One such example that is glorious and hopeful and tragic and beautiful all at once is Bat For Lashes reworking of the Unofficial Boomer Anthem by Don Henley that titles and opens this brand new EP.
In one fell swoop Bat For Lashes reassembles this song to reflect the views of a new generation, a new narrator, a whole new world – she shifts the song into a moody, introspective ballad that hangs in a haze of synthy keyboard-wash (the way so many of the best Bat songs do). And she does all of this by doing one clever thing: removing the rhythm track. That was the driver of Henley’s song – and by pulling that out she is able to reimagine the song entirely. It’s a similar trick to when Tori Amos winningly reminded people that Nirvana’s Smells Like Teen Spirit was and is a song – not merely a riff.
Like Amos, Natasha Khan has, as Bat For Lashes, been both fondly and cruelly compared to Kate Bush. And she appeared to tackle that head-on across her most recent shows, covering Bush’s late-80s gem, This Woman’s Work. And because Khan is a child of the 80s – and it’s all through her music – she performed This Woman’s Work as part of a set that also included a rendition of Cyndi Lauper’s I Drove All Night and this Henley piece.

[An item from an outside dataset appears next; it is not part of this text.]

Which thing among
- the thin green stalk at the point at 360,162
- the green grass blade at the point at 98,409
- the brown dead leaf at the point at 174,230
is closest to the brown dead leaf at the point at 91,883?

So here now is the version. Glorious. Resplendent. It’s joined on this four-track EP by two alternate takes of songs from her most recent full studio album – first a beautiful solo piano version of Desert Man and finally an organ version of The Hunger, which gives it a Bjork-like lurch; not entirely dissimilar to when Neil Young uses the pump organ to reframe old audio pictures from his back-catalogue.
In between those two songs is what Khan introduces as “a golden oldie” – a gossamer ‘music box version’ of her significant 2009 hit, Daniel. She’s in full breathy Tori Amos mode here, vocally. Her voice is not at all similar – but the style of singing and the way it hovers in and around the piano playing is dead-on.
A great wee EP here from a brilliant artist. Add it to your collection if you’re a fan, make it your introduction if you’re not already.